Here it runs an existing image under the alias “it-database”. It waits either until the configured message appears in the Docker logs or the time expires (The plugin can also be used to create new images, for example based on the Oracle Docker images which is something I’ll use in my talk and publish afterwards). The container is started before the integration tests and stopped afterwards.

Also take note of the important port mapping: it-database.port:5432. Docker maps this port to a random high port on your machine. This random port will be grabbed by the Maven plugin and assigned to the new property it-database.port and can be used throughout the pom file. If you would use the Oracle Database image, that would 1521 in all probability.

I use the new property as an environment variable for the integration tests by adding the following to the failsafe configuration above:

<plugin>
  <groupId>org.apache.maven.plugins</groupId>
  <artifactId>maven-failsafe-plugin</artifactId>
  <executions>
    <execution>
      <goals>
        <goal>integration-test</goal>
        <goal>verify</goal>
      </goals>
    </execution>
  </executions>
  <configuration>
    <environmentVariables>
      <it-database.port>${it-database.port}</it-database.port>
    </environmentVariables>
  </configuration>
</plugin>

and make use of Spring Boots awesome configuration features, as you can see in this commit, where I add a file named application-it.properties containing the following line among others:

spring.datasource.url = jdbc:postgresql://localhost:${it-database.port}/postgres

recognize the property? This way, I don’t have to hardcode the port somewhere, which would lead into problems when several builds run in parallel (for example on a CI machine). Parallel build wouldn’t be possible if Docker would map the exposed port to a fixed port on the machine running the build.

PROVIDED DATA.
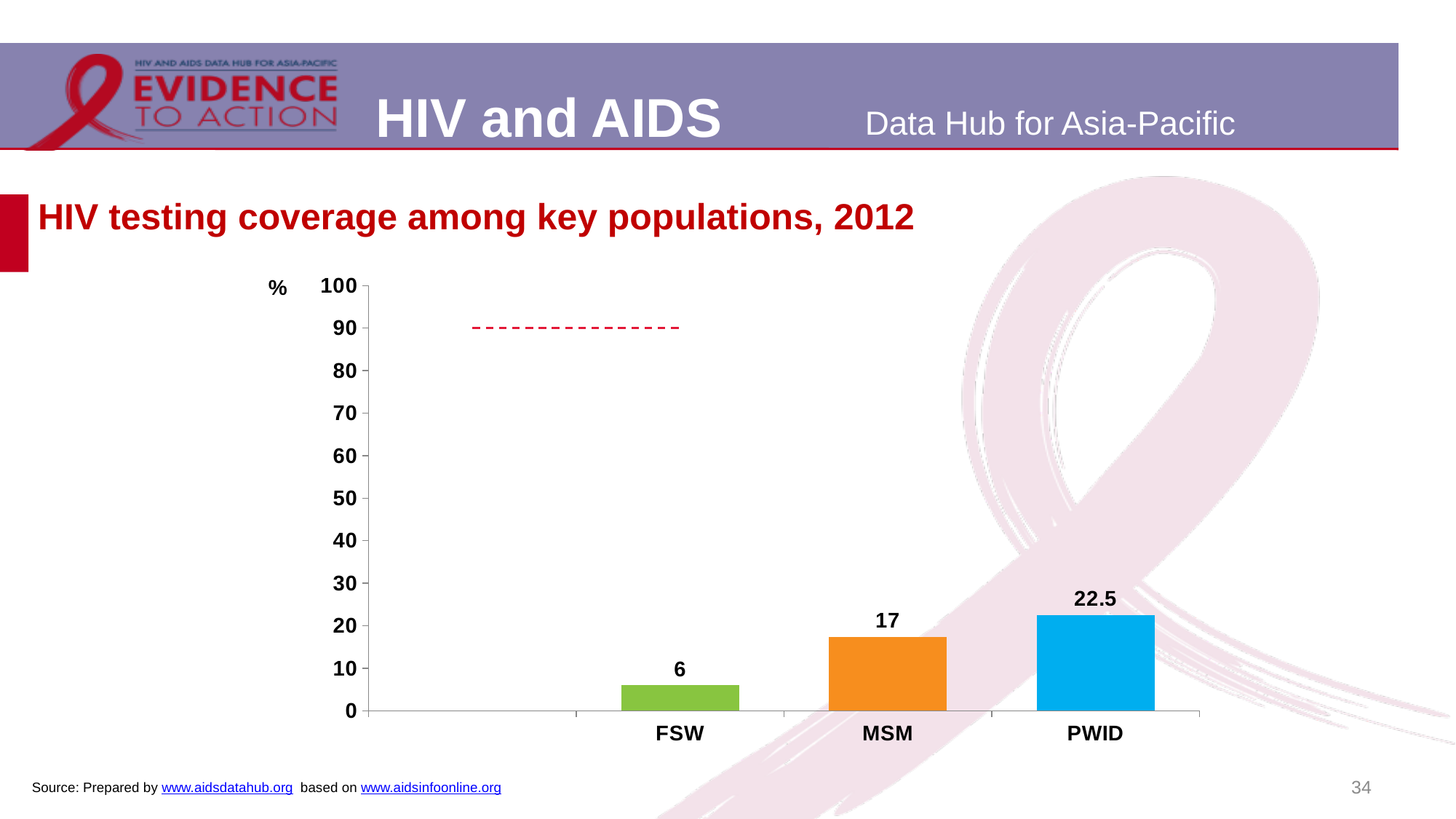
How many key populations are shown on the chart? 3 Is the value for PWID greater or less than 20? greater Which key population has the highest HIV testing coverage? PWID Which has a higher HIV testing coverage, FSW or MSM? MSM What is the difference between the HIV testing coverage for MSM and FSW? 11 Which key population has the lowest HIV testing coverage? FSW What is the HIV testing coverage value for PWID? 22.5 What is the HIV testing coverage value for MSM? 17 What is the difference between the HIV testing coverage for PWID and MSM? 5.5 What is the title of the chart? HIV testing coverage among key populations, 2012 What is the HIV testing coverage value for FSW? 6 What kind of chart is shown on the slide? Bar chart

DIRECTIVE 1. In the Docker integration-test excerpt, under what alias is the existing image run?
DIRECTIVE 2. Write the next part of the Docker integration-test excerpt, picking up after its last sentence.
The lines are unrelated to the Docker integration-test excerpt.

EXPECTED ANSWER 1. It runs under the alias "it-database".

EXPECTED ANSWER 2.
Also that file configures the data to load through:

spring.datasource.data = classpath:data-it.sql

Per default it would load a file called “data-.sql”, so you are free to write SQL fitting to your database. I much prefer this over a DBUnit or similar approach, because it’s much easier for me to just write the SQL down for the specific database than a mediocre replacement for database specific tasks.

Writing the actual tests for a Spring Boot application

So far, that was nothing, wasn’t it? I’m really impressed how much development change the last years. Yes, Maven is still XML based, but I didn’t have to do any “fancy” things or use special scripts or whatever to a sane testing environment up and running.

The actual test I needed looks like this:

import static org.hamcrest.Matchers.is;
import org.junit.Assert;
import org.junit.Test;
import org.junit.runner.RunWith;
import org.springframework.beans.factory.annotation.Autowired;
import org.springframework.boot.test.autoconfigure.orm.jpa.AutoConfigureTestDatabase;
import static org.springframework.boot.test.autoconfigure.orm.jpa.AutoConfigureTestDatabase.Replace.NONE;
import org.springframework.boot.test.autoconfigure.orm.jpa.DataJpaTest;
import org.springframework.test.context.ActiveProfiles;
import org.springframework.test.context.junit4.SpringRunner;
 
@RunWith(SpringRunner.class)
@DataJpaTest
@AutoConfigureTestDatabase(replace = NONE)
@ActiveProfiles("it")
public class RegistrationRepositoryIT {
 
    @Autowired
    private EventRepository eventRepository;
 
    @Autowired
    private RegistrationRepository registrationRepository;
 
    @Test
    public void idGeneratorsShouldWorkWithPostgreSQLAsExpected() {
        // data-id.sql creates on registration with id "1"
        final EventEntity event = this.eventRepository.findOne(1).get();
        final RegistrationEntity savedRegistration = this.registrationRepository.save(new RegistrationEntity(event, "foo@bar.baz", "idGeneratorsShouldWorkWithPostgreSQLAsExpected", null, true));
        Assert.assertThat(savedRegistration.getId(), is(2));
    }
}

Important here are three things:

  • Run the test with @RunWith(SpringRunner.class) and as a @DataJpaTest. I don’t want to fire up the whole application but only JPA and the corresponding repositories.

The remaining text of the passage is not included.